Objective: Print the entries below word for word; the pictures stay out of your copy.

Excerpted records:
|---|
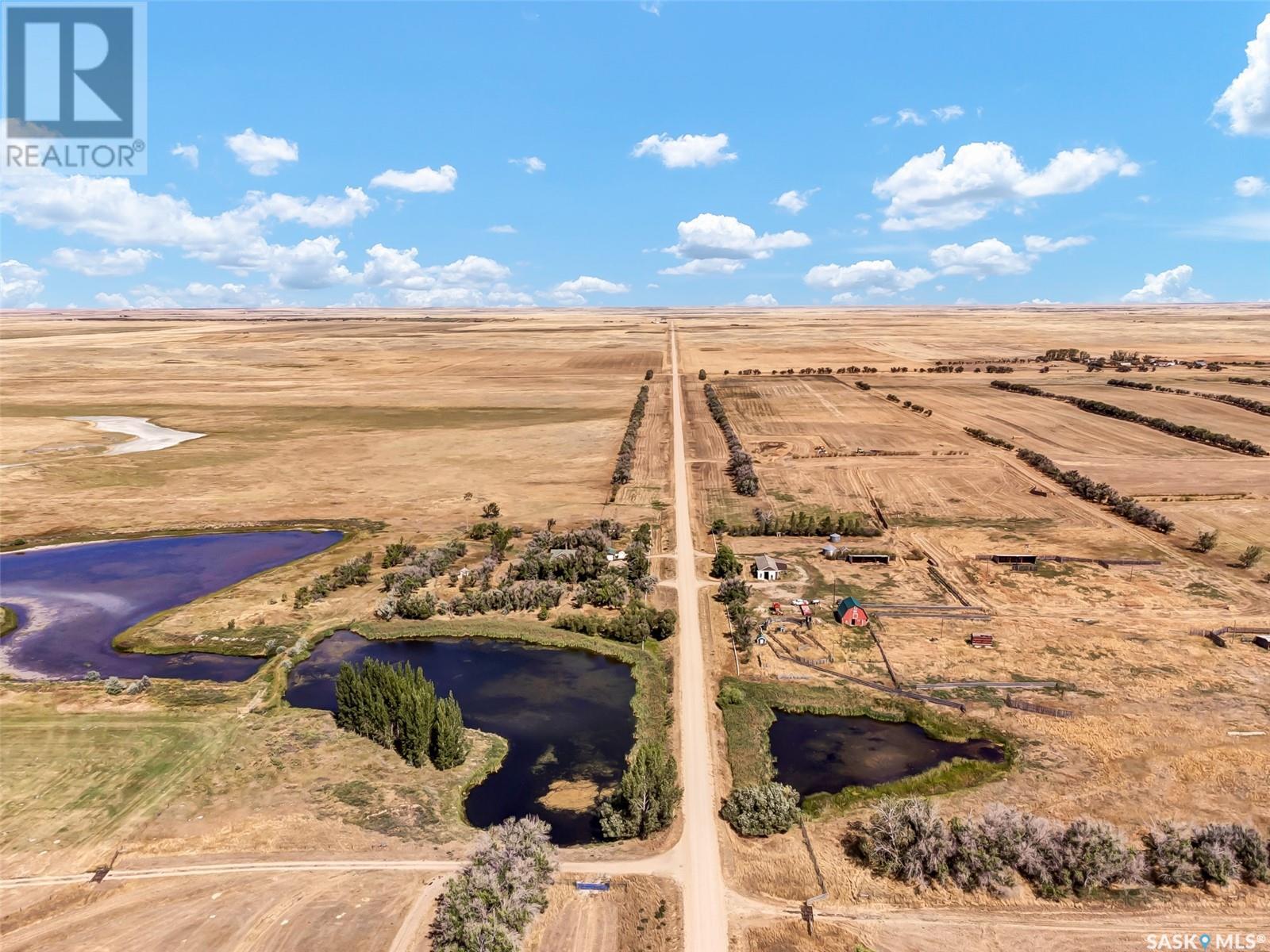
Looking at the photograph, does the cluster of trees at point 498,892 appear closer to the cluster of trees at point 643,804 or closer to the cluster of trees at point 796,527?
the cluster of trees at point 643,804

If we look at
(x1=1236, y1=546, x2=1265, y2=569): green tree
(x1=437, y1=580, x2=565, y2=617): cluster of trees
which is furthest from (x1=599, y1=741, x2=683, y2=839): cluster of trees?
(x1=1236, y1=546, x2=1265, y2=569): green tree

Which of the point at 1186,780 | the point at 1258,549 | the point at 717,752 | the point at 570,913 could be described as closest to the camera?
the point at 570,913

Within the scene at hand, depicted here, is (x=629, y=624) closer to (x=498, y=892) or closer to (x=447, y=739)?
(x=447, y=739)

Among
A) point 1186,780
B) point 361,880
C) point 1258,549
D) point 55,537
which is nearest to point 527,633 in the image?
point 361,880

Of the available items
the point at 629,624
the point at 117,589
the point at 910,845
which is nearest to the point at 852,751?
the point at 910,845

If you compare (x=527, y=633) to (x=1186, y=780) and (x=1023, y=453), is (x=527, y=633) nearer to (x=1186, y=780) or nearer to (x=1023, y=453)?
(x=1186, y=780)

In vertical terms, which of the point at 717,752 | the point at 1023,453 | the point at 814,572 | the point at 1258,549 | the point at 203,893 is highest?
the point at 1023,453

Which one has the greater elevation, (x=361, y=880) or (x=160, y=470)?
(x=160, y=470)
|---|
Correct result:
Looking at the photograph, does the cluster of trees at point 498,892 appear closer to the cluster of trees at point 643,804 or closer to the cluster of trees at point 796,527?
the cluster of trees at point 643,804

If we look at
(x1=1236, y1=546, x2=1265, y2=569): green tree
(x1=437, y1=580, x2=565, y2=617): cluster of trees
which is furthest from (x1=599, y1=741, x2=683, y2=839): cluster of trees?
(x1=1236, y1=546, x2=1265, y2=569): green tree

Which of the point at 1186,780 | the point at 1258,549 | the point at 717,752 | the point at 570,913 could be described as closest to the camera?
the point at 570,913

Within the scene at hand, depicted here, is (x=629, y=624) closer to (x=498, y=892) or closer to (x=447, y=739)?
(x=447, y=739)

Among
A) point 1186,780
B) point 361,880
C) point 1258,549
D) point 55,537
which is nearest to point 527,633 in the image?
point 361,880

Of the available items
the point at 629,624
the point at 117,589
the point at 910,845
which is nearest to the point at 852,751?
the point at 910,845

If you compare (x=527, y=633) to (x=1186, y=780) and (x=1023, y=453), is (x=527, y=633) nearer to (x=1186, y=780) or nearer to (x=1023, y=453)?
(x=1186, y=780)

In vertical terms, which of the point at 717,752 | the point at 1023,453 | the point at 814,572 | the point at 1258,549 | the point at 203,893 is highest?
the point at 1023,453

Which one has the greater elevation, (x=361, y=880) or (x=160, y=470)?
(x=160, y=470)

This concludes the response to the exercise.